Direction: Take the line containing "What distance lies between the lens" and every line after it in the data below, and print them exactly as given, with nothing else.

Task inputs:
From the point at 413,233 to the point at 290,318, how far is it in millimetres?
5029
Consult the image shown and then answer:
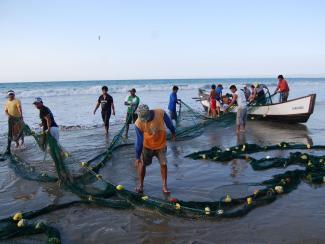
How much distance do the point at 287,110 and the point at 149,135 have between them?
963cm

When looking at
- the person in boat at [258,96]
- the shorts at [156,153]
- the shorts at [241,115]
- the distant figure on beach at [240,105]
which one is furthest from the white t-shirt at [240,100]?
the shorts at [156,153]

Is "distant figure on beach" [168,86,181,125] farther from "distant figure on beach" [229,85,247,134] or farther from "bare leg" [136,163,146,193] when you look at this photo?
"bare leg" [136,163,146,193]

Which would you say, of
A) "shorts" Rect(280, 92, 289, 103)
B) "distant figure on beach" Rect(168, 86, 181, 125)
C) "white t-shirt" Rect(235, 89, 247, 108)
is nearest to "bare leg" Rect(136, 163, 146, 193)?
"distant figure on beach" Rect(168, 86, 181, 125)

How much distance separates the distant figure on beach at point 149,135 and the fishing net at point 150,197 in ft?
1.91

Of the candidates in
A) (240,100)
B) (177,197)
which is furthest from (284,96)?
(177,197)

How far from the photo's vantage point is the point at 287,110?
14211 mm

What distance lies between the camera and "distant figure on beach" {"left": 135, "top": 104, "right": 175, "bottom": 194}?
583 centimetres

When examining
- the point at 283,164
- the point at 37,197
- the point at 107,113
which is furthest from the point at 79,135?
the point at 283,164

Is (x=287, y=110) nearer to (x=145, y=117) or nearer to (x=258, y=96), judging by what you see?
(x=258, y=96)

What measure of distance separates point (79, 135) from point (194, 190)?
778 cm

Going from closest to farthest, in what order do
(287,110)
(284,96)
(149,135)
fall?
(149,135) → (287,110) → (284,96)

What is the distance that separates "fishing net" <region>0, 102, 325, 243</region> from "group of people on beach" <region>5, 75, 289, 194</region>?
52 cm

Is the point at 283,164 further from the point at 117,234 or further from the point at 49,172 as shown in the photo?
the point at 49,172

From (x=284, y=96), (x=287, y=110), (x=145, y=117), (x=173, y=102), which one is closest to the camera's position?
(x=145, y=117)
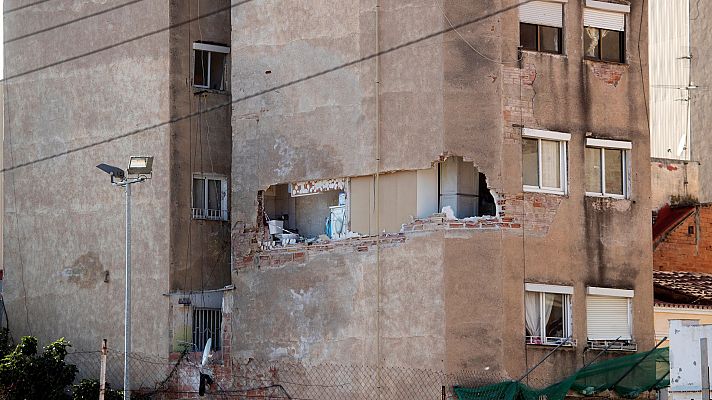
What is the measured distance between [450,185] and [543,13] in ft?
14.2

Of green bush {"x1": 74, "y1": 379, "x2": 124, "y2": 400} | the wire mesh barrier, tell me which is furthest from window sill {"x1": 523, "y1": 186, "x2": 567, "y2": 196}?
green bush {"x1": 74, "y1": 379, "x2": 124, "y2": 400}

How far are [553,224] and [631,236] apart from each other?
2.20 m

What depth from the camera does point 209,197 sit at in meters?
35.7

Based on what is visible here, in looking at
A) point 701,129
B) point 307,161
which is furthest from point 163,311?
point 701,129

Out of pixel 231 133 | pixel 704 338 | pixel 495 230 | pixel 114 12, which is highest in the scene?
pixel 114 12

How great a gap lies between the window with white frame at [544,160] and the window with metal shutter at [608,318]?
8.36ft

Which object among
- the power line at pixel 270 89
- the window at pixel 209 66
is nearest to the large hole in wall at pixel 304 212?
the power line at pixel 270 89

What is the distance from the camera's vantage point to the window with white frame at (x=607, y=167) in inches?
1255

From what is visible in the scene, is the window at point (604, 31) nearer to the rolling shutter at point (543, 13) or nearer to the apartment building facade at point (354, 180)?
the apartment building facade at point (354, 180)

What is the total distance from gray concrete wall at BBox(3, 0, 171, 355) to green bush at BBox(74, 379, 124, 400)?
1640 mm

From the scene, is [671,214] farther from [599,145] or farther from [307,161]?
[307,161]

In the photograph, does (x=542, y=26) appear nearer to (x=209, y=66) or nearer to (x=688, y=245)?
(x=209, y=66)

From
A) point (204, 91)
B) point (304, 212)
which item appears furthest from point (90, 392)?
point (204, 91)

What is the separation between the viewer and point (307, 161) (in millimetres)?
32562
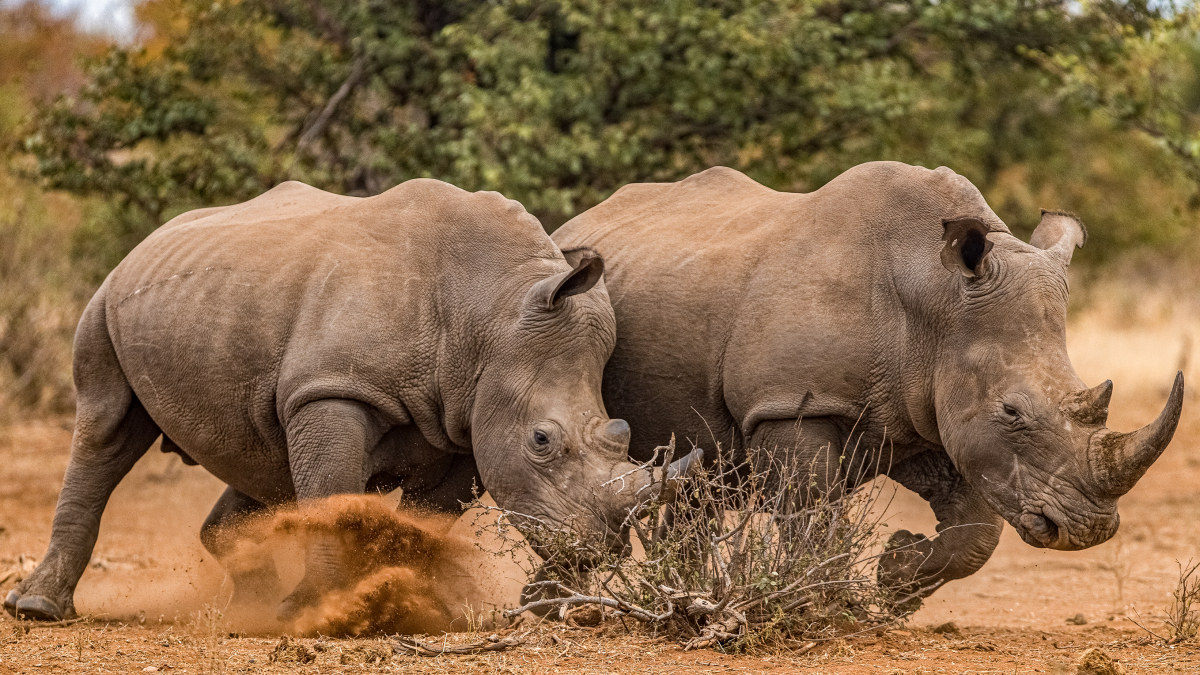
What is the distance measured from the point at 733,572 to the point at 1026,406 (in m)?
1.39

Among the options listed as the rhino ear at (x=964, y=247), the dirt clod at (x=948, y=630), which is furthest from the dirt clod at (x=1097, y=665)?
the rhino ear at (x=964, y=247)

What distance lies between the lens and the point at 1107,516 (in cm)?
584

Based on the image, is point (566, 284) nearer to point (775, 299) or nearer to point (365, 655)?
point (775, 299)

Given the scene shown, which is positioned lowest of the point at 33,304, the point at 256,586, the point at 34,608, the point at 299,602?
the point at 33,304

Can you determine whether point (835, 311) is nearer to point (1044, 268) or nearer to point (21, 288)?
point (1044, 268)

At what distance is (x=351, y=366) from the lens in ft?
21.9

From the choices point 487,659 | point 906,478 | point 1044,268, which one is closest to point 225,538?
point 487,659

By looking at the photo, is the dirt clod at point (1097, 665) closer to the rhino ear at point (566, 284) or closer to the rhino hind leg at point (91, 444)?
the rhino ear at point (566, 284)

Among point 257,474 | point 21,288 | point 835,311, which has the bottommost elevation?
point 21,288

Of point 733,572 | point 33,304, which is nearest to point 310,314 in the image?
point 733,572

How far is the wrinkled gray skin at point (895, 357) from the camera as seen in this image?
5941mm

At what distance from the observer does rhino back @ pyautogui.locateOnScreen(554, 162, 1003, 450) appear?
21.2 feet

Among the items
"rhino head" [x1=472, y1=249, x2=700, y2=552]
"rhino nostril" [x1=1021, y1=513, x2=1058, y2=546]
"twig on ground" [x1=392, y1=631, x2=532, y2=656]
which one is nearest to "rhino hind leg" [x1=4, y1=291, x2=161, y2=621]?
"rhino head" [x1=472, y1=249, x2=700, y2=552]

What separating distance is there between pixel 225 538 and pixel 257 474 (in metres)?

Expected answer:
What distance lies between the lens and the point at 1107,516 (in cm)?
584

Based on the image, is point (566, 284) nearer to point (775, 299) or nearer to point (365, 655)?
point (775, 299)

Given the scene shown, which is positioned lowest of the point at 33,304, the point at 256,586, the point at 34,608, the point at 299,602?
the point at 33,304

Can you determine whether point (835, 311) is nearer to point (1044, 268) or nearer to point (21, 288)?
point (1044, 268)

At what distance is (x=351, y=366) from the lens in ft?
21.9

From the choices point 487,659 | point 906,478 | point 1044,268, which one is closest to point 225,538?
point 487,659

By looking at the photo, is the dirt clod at point (1097, 665) closer to the rhino ear at point (566, 284) or closer to the rhino hind leg at point (91, 444)?
the rhino ear at point (566, 284)

Among point 257,474 | point 21,288 | point 835,311, which has the bottommost elevation?
point 21,288

Of point 733,572 | point 33,304, which is nearest to point 310,314 in the image?
point 733,572

How far is the wrinkled gray skin at point (895, 357) from the camera as seen in this image?
5941mm

At what distance from the observer does rhino back @ pyautogui.locateOnScreen(554, 162, 1003, 450) appear?
21.2 feet

Among the items
"rhino head" [x1=472, y1=249, x2=700, y2=552]
"rhino nostril" [x1=1021, y1=513, x2=1058, y2=546]
"twig on ground" [x1=392, y1=631, x2=532, y2=656]
which one is nearest to "rhino hind leg" [x1=4, y1=291, x2=161, y2=621]?
"rhino head" [x1=472, y1=249, x2=700, y2=552]

What separating distance is there between pixel 225 538 and pixel 257 474 (in metres)?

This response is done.